In the Rice battery, lithium is stored in what is said to be a seamless hybrid of graphene and carbon nanotubes – essentially a 3D carbon surface that provides abundant area for lithium to inhabit. This design is claimed to approach the theoretical maximum for storage of lithium metal, while resisting the formation of dendrites.
The team found that when the new batteries are charged, lithium metal coats the carbon hybrid anode evenly. “Lithium-ion batteries have changed the world,” said lead researcher James Tour. “But they’re about as good as they’re going to get. [Batteries] won’t last any longer until new technology comes along.”
According to Tour, the anode’s ‘nanotube forest’ has low density and high surface area, with plenty of space for lithium particles to ‘slip in and out’ as the battery charges and discharges.
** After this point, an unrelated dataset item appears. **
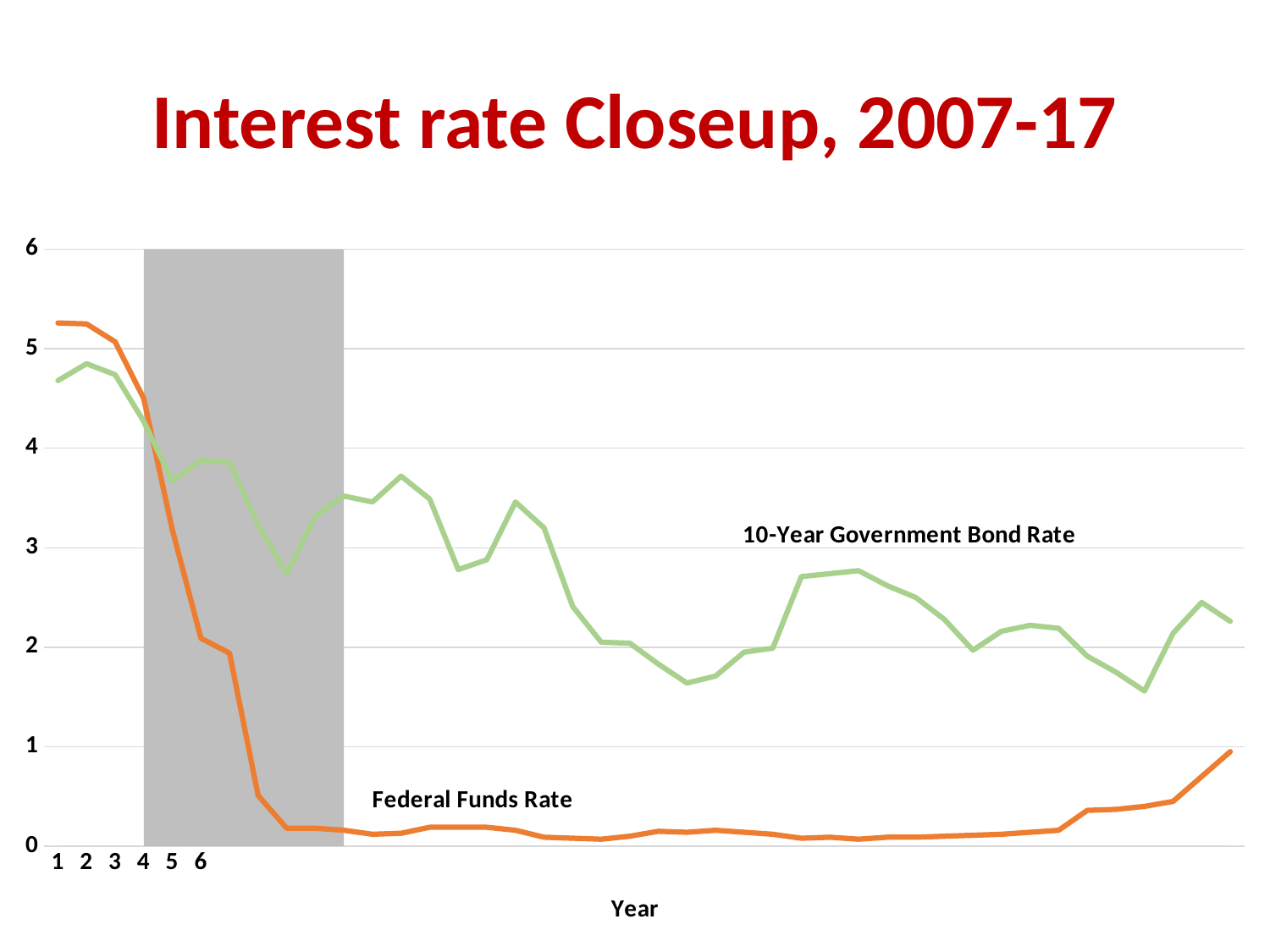
What kind of chart is shown on the slide? line chart Does the Federal Funds Rate rise or fall from year 1 to year 6? fall Is the 10-Year Government Bond Rate at year 1 greater or less than 5? less What is the label of the x axis? Year What is the title of the chart on the slide? Interest rate Closeup, 2007-17 Is the Federal Funds Rate at year 1 greater or less than 5? greater Is the 10-Year Government Bond Rate at year 1 greater or less than 4? greater At year 6, which series has the higher value, the Federal Funds Rate or the 10-Year Government Bond Rate? 10-Year Government Bond Rate Which series is higher at the right-hand end of the chart? 10-Year Government Bond Rate How many series are plotted on the chart? 2 At year 1, which series has the higher value, the Federal Funds Rate or the 10-Year Government Bond Rate? Federal Funds Rate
Lithium is distributed evenly, spreading the current carried by ions in the electrolyte and suppressing the growth of dendrites.
In tests, the anode material had a storage capacity of 3.351Ahr/g, said to be close to the theoretical maximum and 10 times that of Li-ion batteries, Tour said. The low density of the nanotube forest means lithium can coat all the way down to the substrate, making maximum use of the available volume.
To test the anode, the Rice lab built full batteries with sulphur-based cathodes that retained 80% of their capacity after more than 500 charge-discharge cycles – equivalent to two years of normal mobile phone use. Imaging the anodes after testing showed no sign of dendrites and, to the naked eye, anodes were dark when empty of lithium metal and silver when full.
“Many people doing battery research only make the anode, because to do the whole package is much harder,” Tour contended. “We’re producing these full batteries, cathode plus anode, on a pilot scale, and they’re being tested.”